The Austin Chronicle

https://www.austinchronicle.com/books/2000-08-04/78083/

In Person

SlamAmerica Bus Tour

By Mike Henry, August 4, 2000, Books

It probably seems a little unlikely. A 33-foot midnight blue tour bus rolls into town at dusk. Through tinted glass, shadowy forms can be seen bouncing to the old-skool Seventies soundtrack that seems to leak from the spinning tires. Pulling to a stop in front of the hep nightspot, the doors yawn open with a hydraulic hiss. And 20 poets walk out.

The scene will have repeated itself in 30 consecutive episodes by the time the SlamAmerica bus finally rests on August 9th at the 2000 National Poetry Slam in Providence, R.I., finishing the monthlong odyssey that began several thousand poems ago in Seattle, Wash. Sponsored by Grand Marnier and Poetry Slam Inc., SlamAmerica is a mobile hive housing a rotating cast of the finest practitioners of performance poetry in America; sort of a rolling summer camp for slam poets.

"It's been amazing," whispers tour organizer Gary Mex Glazner, careful not to rouse the snoring wordsmith slumped in the next seat. "Each city has its own personality, and getting to bring such a fantastic mix of poets into a new vibe every night is really cool." Glazner's irrepressible energy has clearly stamped itself onto the tour, scorching the map with a breakneck new-city-every-night pace. SlamAmerica also serves as the coming-out party for Manic D Press's new anthology, Slam: The Competitive Art of Performance Poetry, which Glazner edited.

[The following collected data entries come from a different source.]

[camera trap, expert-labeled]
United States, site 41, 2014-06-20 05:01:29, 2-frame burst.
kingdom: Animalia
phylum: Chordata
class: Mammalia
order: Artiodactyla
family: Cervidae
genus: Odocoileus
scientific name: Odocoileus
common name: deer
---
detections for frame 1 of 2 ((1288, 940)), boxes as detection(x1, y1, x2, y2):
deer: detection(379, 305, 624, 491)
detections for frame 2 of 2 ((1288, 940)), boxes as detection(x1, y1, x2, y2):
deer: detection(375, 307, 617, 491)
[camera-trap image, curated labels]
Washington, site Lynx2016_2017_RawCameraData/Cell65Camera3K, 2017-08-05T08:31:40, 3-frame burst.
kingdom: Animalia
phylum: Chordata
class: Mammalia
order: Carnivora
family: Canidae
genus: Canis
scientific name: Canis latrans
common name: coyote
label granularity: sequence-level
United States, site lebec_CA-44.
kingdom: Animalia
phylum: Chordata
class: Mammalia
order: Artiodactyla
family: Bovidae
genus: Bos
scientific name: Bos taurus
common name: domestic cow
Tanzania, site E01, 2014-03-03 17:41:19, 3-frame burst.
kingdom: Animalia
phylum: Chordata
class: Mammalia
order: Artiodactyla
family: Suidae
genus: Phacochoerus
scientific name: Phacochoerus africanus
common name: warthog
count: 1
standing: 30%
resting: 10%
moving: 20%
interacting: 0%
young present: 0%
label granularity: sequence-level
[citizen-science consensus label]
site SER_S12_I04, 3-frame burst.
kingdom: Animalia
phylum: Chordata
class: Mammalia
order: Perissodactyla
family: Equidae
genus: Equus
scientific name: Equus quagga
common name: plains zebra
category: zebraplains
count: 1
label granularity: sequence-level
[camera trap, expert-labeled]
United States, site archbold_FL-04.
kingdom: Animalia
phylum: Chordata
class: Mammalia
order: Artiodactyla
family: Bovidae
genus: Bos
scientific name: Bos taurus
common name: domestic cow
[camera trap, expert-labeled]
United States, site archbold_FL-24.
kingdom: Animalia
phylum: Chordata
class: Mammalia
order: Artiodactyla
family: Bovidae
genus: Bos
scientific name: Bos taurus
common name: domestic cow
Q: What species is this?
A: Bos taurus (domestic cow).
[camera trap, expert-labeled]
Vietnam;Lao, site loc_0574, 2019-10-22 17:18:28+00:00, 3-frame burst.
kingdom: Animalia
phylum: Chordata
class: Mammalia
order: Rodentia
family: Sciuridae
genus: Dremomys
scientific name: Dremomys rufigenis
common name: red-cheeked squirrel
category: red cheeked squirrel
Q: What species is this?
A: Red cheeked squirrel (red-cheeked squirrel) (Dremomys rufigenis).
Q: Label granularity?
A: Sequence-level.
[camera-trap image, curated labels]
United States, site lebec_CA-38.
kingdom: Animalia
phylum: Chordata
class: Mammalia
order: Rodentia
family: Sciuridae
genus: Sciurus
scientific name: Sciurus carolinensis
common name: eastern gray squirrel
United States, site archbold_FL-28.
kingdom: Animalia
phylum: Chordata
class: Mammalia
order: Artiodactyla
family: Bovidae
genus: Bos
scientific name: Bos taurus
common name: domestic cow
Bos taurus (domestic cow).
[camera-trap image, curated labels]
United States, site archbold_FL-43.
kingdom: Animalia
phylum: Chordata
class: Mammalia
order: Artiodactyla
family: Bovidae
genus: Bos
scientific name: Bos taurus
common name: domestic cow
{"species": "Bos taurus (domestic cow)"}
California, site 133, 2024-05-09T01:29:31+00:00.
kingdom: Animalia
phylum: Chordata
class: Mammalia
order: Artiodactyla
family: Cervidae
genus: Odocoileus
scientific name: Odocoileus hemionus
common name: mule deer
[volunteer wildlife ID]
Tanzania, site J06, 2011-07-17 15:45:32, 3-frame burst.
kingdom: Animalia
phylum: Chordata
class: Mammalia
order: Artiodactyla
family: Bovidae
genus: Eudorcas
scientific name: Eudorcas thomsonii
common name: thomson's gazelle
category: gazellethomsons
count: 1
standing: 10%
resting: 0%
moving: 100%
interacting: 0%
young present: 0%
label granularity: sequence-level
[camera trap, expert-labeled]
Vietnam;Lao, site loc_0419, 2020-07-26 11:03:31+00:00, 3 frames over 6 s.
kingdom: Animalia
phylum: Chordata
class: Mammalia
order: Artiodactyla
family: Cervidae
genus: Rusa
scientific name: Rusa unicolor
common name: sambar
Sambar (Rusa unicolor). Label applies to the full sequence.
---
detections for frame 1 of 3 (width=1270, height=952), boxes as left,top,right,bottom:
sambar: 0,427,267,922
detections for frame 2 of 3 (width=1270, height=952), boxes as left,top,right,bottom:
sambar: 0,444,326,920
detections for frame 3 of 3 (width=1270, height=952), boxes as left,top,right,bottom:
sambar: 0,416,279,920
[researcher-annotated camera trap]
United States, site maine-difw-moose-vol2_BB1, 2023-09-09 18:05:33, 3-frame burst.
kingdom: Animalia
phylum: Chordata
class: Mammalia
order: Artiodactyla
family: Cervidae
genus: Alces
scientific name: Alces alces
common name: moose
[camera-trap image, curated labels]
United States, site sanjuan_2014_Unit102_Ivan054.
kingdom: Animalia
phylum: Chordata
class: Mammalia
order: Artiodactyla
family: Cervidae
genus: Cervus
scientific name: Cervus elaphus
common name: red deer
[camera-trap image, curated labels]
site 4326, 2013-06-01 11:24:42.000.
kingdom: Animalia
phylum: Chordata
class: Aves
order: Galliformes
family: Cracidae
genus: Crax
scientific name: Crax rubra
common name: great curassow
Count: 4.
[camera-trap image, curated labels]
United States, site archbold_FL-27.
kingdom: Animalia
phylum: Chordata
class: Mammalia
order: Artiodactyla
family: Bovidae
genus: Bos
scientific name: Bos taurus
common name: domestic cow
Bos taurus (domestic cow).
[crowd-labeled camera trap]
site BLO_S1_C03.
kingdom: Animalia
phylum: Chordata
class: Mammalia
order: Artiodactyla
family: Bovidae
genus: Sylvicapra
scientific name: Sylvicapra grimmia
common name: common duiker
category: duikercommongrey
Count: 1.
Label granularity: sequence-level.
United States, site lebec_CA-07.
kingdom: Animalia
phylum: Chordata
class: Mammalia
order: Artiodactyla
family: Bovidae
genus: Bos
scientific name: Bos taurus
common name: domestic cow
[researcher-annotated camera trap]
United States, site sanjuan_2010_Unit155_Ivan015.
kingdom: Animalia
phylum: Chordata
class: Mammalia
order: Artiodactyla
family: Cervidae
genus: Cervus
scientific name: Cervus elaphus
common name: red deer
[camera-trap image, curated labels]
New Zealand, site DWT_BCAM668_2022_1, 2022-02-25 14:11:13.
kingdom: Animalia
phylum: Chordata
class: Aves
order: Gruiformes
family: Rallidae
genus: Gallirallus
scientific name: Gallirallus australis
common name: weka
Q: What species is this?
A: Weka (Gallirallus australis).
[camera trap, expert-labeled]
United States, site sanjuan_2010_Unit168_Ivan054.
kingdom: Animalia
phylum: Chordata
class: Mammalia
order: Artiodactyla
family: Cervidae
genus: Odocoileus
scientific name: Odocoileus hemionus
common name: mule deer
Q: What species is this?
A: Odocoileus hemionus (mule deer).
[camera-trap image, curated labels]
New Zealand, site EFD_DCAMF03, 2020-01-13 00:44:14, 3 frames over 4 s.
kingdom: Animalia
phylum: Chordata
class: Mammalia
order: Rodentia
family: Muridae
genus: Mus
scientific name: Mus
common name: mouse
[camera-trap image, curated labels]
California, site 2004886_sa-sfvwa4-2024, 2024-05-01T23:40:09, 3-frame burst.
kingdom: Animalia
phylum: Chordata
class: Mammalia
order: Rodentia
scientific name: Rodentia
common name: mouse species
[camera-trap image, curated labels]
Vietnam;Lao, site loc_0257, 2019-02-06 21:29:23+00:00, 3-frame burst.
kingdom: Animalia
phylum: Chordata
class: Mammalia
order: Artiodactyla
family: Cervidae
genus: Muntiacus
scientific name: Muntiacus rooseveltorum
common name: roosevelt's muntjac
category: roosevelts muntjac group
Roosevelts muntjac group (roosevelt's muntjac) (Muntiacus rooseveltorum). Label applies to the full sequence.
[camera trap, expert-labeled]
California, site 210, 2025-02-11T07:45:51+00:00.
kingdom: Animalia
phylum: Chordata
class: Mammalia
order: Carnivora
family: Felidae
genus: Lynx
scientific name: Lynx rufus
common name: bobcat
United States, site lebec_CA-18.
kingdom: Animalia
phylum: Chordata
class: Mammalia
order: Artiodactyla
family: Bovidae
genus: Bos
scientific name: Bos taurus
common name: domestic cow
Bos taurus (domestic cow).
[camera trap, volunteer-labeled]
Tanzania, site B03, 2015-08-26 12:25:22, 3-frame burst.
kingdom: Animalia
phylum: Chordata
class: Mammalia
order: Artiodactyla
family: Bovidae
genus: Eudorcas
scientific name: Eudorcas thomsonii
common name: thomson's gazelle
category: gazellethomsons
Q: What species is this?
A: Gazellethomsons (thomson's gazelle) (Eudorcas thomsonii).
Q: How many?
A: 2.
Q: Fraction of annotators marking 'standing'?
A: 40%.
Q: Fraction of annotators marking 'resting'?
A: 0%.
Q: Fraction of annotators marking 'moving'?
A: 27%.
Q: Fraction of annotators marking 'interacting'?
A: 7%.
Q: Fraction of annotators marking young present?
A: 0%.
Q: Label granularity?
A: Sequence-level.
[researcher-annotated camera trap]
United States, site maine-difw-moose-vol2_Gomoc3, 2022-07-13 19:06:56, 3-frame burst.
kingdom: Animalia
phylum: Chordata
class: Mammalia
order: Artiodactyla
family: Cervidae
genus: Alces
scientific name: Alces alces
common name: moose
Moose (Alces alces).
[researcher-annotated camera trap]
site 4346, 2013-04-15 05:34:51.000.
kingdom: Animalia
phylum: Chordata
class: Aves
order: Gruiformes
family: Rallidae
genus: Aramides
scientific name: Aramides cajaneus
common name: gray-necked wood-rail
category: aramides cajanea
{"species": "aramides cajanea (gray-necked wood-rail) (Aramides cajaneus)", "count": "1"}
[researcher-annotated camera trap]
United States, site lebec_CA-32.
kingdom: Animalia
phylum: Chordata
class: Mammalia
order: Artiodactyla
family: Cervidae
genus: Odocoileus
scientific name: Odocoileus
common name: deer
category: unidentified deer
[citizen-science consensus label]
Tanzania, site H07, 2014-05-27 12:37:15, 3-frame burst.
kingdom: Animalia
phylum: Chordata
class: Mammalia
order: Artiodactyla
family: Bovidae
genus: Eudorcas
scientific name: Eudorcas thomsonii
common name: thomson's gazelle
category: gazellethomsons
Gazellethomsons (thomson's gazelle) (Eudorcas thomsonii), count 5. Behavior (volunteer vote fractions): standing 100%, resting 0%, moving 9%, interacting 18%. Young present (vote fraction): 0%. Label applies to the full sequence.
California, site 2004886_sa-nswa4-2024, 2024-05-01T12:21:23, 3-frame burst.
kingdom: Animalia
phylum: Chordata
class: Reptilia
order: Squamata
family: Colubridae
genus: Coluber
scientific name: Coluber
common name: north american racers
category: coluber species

I jumped onto the bus (along with fellow Austin slammer Jason Edwards) in Phoenix. It immediately became obvious what I was in for. I've been doing this slam thing for a long time, performing in bars, coffeehouses, basements, parks, even a church once -- struggling to find audiences to hear the words I believed in. Somehow, this was different. The simple fact that this expedition was bound together into the confines of a huge, traveling womb made a difference. And the fact that somebody had actually put some dollars behind us made a difference. We felt legit, strong, indestructible. Each person on the bus had channeled their life and artistic energy into the belief that poets deserve to be treated like rock stars. Here we were, touring America, splashing words against walls and ears like so many power chords and drum solos.

An intensely creative vibe permeated the somewhat stinky, poet-scented air on the bus. We interfaced laptops, made videos, networked, and most of all, we talked into the wee Super-8 mornings about how to take this running start from SlamAmerica and keep going; how to push our art and our family to the next level. We envisioned a world where we could keep our work pure and still get paid, making a living doing poetry. Somehow it didn't seem as out of reach as before.

Each show was a flash fire as one poet spurred the next to raise the bar a little higher. There was the traditional naked hot tub party in Santa Fe, 15 of us swapping poems in the chill New Mexico night. Our favorite skit, "Yo Mama Samurai," pitted poet-warriors against each other in a lip-synched trash-talk duel. Jason and I each performed in front of our parents for the first times in our lives. My favorite moments? Had to be the preshow ritual: We'd crank the James Brown mix tape and cram the aisle, gyrating wildly, utilizing varying levels of coordination, clambering over seats and each other. Dancing like we might die tomorrow. And then the bus would pull up to the venue, we'd gather ourselves, pulses racing, and file out with heads held high. Just like rock stars.


The Austin Slam Team Send-off Party takes place on Thursday, August 3, at Gaby & Mo's (1809 Manor), beginning at 7:30pm. Proceeds help send the slam team to Providence, R.I., for the National Poetry Slam. Mike Henry was a member of the 1995 and 1999 Austin Poetry Slam teams.